On aurait mieux fait de remarquer que "Cher pays de notre enfance" (par E. Davodeau et B. Collombat), qui sert à illustrer le dossier du "Monde", ose encore égratigner la statue du commandeur de Gaulle, blasphème public devenu assez rare depuis que l'histoire a fait place au roman national dans l'enseignement scolaire.
+ La "reconnaissance" du public et des autorités culturelles ne nourrit pas toujours les artistes ; en 1896, fut lancée à Montmartre la première "Vachalcade", sous l'impulsion de quelques dessinateurs satiriques. Entre manif de protestation contre la culture bourgeoise et oeuvre de bienfaisance (souscription ouverte au profit des artistes nécessiteux), la "Vachalcade" doit son nom à l'emblématique "vache enragée". Le cortège haut en couleurs fait naturellement le tour de Montmartre, épicentre de la bohème artistique fin de siècle. La première édition, mal préparée, est un échec ; mais d'autres vachalcades suivront, mieux préparées.
Si vous souhaitez en savoir plus sur les vachalcades, Laurent Bihl a écrit un long article très bien documenté et illustré qui traite le sujet, consultable dans la revue en ligne Cairn.info.

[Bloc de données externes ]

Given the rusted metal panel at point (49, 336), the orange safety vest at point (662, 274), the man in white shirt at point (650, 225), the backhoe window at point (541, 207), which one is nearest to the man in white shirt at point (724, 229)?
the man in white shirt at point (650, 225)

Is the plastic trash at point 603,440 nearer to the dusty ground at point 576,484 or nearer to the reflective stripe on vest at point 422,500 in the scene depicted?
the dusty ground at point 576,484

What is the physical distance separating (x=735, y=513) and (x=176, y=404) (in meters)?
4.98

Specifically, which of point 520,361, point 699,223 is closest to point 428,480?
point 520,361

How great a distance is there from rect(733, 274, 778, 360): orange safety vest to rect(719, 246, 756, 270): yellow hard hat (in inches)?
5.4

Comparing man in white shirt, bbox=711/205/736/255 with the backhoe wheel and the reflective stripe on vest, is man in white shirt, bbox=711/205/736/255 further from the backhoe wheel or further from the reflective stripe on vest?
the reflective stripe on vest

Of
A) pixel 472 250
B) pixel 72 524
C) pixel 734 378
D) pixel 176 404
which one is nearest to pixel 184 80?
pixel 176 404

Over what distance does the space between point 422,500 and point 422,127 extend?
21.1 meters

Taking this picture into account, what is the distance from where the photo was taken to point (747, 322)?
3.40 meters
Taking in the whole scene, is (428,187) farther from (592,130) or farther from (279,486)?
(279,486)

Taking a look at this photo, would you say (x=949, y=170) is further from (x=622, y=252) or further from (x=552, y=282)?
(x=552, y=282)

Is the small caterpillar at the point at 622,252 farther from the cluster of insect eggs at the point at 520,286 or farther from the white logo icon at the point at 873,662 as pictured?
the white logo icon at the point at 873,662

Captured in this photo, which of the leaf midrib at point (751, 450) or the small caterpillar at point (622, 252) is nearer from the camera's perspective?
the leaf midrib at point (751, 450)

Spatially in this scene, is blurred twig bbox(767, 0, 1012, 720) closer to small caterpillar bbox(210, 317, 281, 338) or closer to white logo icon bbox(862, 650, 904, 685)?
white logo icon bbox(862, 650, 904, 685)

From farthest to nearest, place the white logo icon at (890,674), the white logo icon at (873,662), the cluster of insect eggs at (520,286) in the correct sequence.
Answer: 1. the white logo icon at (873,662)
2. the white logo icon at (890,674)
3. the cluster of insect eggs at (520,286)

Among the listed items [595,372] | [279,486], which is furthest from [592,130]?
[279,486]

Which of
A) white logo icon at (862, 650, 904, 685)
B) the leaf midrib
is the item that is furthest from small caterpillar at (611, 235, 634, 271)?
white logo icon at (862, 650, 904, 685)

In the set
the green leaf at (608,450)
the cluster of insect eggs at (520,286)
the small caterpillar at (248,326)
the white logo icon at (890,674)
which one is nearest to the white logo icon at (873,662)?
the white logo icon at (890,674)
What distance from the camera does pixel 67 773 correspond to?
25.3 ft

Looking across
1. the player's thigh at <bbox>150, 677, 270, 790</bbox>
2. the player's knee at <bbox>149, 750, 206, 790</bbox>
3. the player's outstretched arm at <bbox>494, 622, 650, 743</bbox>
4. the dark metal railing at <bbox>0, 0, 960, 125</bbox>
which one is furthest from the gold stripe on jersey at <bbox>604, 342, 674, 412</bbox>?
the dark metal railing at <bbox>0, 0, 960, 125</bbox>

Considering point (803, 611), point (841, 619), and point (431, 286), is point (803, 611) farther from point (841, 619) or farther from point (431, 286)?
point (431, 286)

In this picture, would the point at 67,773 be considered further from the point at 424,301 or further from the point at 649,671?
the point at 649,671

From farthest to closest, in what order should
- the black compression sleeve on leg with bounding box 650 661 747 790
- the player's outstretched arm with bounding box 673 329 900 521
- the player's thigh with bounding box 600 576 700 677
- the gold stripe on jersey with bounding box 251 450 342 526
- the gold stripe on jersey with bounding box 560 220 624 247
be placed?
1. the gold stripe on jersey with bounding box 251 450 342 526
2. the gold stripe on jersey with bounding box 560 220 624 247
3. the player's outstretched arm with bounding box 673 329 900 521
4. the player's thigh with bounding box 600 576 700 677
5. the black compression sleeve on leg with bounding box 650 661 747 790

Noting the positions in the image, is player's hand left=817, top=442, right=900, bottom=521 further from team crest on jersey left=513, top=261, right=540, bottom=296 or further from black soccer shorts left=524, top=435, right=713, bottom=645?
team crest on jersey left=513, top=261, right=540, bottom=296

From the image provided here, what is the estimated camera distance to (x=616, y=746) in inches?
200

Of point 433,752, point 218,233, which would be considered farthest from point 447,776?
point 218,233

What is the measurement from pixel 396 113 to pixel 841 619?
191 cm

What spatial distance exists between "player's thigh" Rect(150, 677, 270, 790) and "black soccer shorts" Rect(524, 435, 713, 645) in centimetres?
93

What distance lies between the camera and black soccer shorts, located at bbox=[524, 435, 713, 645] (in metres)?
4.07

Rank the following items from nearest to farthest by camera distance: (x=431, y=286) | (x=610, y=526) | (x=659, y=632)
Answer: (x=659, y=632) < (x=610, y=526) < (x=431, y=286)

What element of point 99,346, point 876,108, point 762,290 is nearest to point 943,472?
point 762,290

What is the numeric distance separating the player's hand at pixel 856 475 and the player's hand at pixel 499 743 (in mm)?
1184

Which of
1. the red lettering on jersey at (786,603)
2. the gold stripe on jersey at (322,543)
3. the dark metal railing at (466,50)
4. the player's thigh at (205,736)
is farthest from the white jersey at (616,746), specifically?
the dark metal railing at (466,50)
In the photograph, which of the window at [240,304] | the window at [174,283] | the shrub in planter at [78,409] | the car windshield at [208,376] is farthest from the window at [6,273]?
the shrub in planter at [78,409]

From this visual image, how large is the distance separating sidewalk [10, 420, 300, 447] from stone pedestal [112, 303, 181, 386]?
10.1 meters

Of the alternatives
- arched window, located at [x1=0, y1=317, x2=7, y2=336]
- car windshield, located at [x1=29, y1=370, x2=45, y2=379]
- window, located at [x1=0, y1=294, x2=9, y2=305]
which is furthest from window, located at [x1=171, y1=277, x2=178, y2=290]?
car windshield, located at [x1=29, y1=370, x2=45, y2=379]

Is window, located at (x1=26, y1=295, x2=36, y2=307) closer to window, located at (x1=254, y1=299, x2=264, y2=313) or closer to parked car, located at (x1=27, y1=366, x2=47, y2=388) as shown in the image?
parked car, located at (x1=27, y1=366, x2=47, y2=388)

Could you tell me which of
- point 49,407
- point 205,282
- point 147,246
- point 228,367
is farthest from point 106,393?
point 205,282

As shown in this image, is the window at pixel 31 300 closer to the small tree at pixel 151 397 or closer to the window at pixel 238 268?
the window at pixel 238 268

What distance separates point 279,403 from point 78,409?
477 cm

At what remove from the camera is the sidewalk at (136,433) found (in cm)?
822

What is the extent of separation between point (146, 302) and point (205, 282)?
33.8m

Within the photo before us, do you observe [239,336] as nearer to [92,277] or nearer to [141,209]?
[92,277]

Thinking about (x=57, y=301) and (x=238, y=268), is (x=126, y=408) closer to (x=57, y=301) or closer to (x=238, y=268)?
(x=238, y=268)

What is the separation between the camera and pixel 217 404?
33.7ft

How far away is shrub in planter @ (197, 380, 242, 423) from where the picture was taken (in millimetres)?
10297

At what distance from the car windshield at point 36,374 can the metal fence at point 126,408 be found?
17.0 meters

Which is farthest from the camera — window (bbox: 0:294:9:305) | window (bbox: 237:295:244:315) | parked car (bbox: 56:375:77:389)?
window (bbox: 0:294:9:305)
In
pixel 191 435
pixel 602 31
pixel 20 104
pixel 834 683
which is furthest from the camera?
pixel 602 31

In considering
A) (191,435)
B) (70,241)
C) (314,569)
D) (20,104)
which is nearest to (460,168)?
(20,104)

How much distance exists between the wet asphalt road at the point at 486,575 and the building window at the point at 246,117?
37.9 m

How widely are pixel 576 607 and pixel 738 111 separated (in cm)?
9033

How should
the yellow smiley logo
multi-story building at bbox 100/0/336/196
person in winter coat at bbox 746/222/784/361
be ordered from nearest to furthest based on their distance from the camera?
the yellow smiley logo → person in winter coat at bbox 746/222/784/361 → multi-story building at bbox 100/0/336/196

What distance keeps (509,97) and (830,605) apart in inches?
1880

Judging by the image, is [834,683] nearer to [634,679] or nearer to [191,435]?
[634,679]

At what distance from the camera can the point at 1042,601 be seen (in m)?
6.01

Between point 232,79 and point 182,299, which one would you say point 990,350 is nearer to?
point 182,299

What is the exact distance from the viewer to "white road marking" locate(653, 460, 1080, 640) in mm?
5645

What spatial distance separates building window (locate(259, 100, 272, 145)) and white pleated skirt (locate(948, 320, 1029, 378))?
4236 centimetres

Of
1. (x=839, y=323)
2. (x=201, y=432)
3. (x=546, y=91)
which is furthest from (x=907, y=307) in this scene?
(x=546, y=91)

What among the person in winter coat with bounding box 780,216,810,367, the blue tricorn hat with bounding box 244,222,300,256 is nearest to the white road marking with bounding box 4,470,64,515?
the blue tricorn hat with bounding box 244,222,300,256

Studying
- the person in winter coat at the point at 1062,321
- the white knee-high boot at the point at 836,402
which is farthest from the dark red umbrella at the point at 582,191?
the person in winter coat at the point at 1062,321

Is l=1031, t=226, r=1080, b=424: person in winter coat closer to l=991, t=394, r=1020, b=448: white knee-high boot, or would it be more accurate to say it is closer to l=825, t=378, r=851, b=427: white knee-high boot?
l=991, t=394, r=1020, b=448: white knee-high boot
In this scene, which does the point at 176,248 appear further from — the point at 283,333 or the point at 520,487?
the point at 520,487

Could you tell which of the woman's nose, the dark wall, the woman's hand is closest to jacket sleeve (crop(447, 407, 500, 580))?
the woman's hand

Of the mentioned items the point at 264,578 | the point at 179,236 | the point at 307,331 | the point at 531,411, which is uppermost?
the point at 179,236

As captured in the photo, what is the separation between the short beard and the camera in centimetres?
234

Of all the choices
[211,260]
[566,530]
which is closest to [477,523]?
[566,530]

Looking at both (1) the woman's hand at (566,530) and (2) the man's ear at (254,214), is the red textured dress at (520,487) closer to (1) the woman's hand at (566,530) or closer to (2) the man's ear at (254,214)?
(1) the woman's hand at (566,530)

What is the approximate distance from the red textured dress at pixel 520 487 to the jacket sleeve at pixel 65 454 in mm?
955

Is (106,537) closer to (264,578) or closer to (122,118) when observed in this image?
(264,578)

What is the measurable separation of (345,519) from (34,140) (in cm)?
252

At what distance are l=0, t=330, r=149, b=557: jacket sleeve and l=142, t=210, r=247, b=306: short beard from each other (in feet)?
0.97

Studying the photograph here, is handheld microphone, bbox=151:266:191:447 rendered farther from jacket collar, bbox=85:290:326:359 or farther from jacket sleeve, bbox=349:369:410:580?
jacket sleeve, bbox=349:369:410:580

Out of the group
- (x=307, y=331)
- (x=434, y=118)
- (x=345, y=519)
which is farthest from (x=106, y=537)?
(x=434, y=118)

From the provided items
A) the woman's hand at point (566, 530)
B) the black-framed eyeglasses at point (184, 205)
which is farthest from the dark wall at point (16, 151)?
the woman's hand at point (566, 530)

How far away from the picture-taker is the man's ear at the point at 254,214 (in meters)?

La "Vache enragée" fut aussi une gazette satirique (illustration de couverture par Toulouse-Lautrec, où l'on distingue dans la vache enragée l'ancêtre du gorille de G. Brassens)
+ Le musée de Cherbourg proposait pendant l'été (et jusqu'au 1er octobre) une rétrospective inédite de l'oeuvre de Winsor McCay (1869-1934), auteur de "Little Nemo". Une soixantaine de planches originales de ce dessinateur au trait un peu passé de mode, mais néanmoins considéré comme un pionnier de la BD et du dessin-animé américains, sont exposées.
McCay avait travaillé dans un cirque et concevait ses planches comme un spectacle pour les enfants. Son fils Robert lui servit de modèle (physique) pour dessiner le personnage de Little Nemo.
Comme d'autres dessinateurs de "comics", McCay travailla surtout pour le compte du magnat de la presse californien Randolph Hearst, qui publiait les planches en couleurs dans ses journaux. R. Hearst contribua fortement avec ses publications à la fabrique d'une culture de masse, produite par des industriels en quantité industrielle, dans un but qui n'est pas seulement mercantile, mais aussi d'asservissement des esprits.
W. McCay dessinait aussi des "editorial cartoons" dans les journaux de Randolph Hearst, critiquant ici les gaspillages de l'Oncle Sam (Une grande mais néanmoins dépensière nation).